▸ What the exercise asks: Rewrite the lines from the one containing "This scene captures taking" through the last line, swapping "closest" for "nearest" and changing nothing else.

▸ Data shown:
________________
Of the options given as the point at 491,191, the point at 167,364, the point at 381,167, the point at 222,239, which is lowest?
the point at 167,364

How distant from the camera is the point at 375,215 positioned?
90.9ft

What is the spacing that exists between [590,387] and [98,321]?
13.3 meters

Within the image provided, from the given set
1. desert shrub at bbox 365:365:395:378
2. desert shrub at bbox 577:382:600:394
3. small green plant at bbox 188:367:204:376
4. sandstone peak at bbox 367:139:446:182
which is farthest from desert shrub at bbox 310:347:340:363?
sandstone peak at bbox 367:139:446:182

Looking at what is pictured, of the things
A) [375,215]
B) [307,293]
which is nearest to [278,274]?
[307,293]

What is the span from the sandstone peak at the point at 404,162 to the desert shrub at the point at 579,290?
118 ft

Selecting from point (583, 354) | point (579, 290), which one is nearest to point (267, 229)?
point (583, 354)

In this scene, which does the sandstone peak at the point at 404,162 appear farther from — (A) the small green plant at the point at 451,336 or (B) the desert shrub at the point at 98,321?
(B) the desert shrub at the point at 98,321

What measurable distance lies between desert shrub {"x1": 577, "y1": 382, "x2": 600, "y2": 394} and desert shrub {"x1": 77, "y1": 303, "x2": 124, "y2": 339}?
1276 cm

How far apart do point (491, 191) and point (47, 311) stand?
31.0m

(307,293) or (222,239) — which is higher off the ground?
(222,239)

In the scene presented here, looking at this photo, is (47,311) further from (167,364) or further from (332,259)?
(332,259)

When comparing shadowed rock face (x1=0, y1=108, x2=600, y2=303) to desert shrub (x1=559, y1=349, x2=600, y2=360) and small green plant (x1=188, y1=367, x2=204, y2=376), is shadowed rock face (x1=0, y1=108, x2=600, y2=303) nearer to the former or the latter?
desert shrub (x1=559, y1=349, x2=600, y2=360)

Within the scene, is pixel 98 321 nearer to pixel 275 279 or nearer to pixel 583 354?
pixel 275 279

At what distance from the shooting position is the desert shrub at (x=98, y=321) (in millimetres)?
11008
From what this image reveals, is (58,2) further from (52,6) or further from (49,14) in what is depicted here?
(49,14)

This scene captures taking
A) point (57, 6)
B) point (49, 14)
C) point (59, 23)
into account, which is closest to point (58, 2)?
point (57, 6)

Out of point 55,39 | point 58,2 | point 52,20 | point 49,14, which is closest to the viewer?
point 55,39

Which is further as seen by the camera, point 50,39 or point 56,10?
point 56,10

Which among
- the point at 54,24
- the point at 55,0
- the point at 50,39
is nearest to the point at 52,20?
________________
▸ Answer:
This scene captures taking
A) point (57, 6)
B) point (49, 14)
C) point (59, 23)
into account, which is nearest to point (58, 2)?
point (57, 6)

Out of point 55,39 | point 58,2 | point 52,20 | point 49,14, which is nearest to the viewer?
point 55,39

Which is further as seen by the camera, point 50,39 or point 56,10?
point 56,10

Which among
- the point at 54,24
- the point at 55,0
- the point at 50,39
is nearest to the point at 52,20?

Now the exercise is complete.